Federal Reserve Bulletin, Sept, 1997

Current facts and future trends, in short, are creating market pressures to permit the common ownership of financial and nonfinancial firms. The Board, in fact, has concluded that it is quite likely that in future years it will be close to impossible to distinguish where one type of activity ends and another begins. Nonetheless, the Federal Reserve Board also has concluded that it would be wise to move with caution in addressing the removal of the current legal barriers between commerce and banking because the unrestricted association of banking and commerce would be a profound and surely irreversible structural change in the U.S. economy.

Were we fully confident of how emerging technologies would affect the evolution of our economic and financial structure, we could presumably develop today the regulations that would foster that evolution. But we are not, and history suggests we cannot. We thus run the risk of locking in a set of inappropriate rules that could adversely alter the development of market structures. Our ability to foresee accurately the future implications of technologies and market developments in banking, as in other industries, has not been particularly impressive. As Professor Rosenberg of Stanford University has pointed out, ". . . mistaken forecasts of future structure litter our financial landscape." Consider the view of the 1960s that the "cashless society" was imminent. Nonetheless, the public preference for paper has declined only gradually. Similarly, just a few years ago conventional wisdom argued that banks were dinosaurs that were becoming extinct. The reality today is far from it. Even more recently, it was argued that banks and nonfinancial firms had to merge to save the capital-starved banking system. Today, as you know, virtually all of our banks are very well capitalized.

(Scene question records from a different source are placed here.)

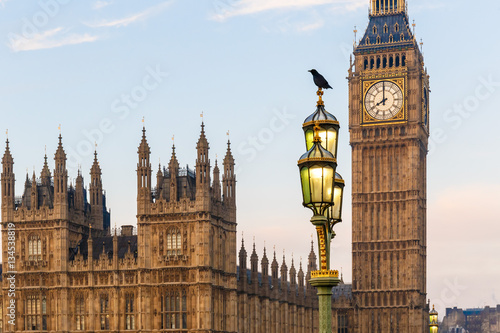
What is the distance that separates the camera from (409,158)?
12331cm

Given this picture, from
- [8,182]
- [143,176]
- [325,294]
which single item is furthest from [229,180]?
[325,294]

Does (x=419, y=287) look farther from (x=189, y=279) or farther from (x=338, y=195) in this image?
(x=338, y=195)

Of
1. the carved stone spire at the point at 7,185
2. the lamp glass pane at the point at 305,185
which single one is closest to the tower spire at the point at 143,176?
the carved stone spire at the point at 7,185

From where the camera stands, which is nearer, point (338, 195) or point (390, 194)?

All these examples, and more, suggest that if we dramatically change the rules now about banking and commerce under circumstances of great uncertainty about future synergies between finance and nonfinance we may well end up doing more harm than good. And, as with all rule changes by government, we are likely to find it impossible to correct our errors promptly, if at all. Modifications of such a fundamental structural rule as the separation of banking and commerce accordingly should proceed at a deliberate pace to test the response of markets and technological innovations to the altered rules in the years ahead.

Excessive delay would doubtless produce inequities. Expanded financial activities for banking organizations require, and the Banking Committee's Financial Services Competition Act provides, that those firms operating in markets that banks can enter, in turn, be authorized to engage in banking. However, some securities and insurance firms, as well as some thrift institutions, already own -- or are owned by -- nonfinancial entities. Continuing the commerce and banking prohibitions would thus require the divestiture or grandfathering of all nonfinancial activities by those organizations that wanted to acquire or establish banks.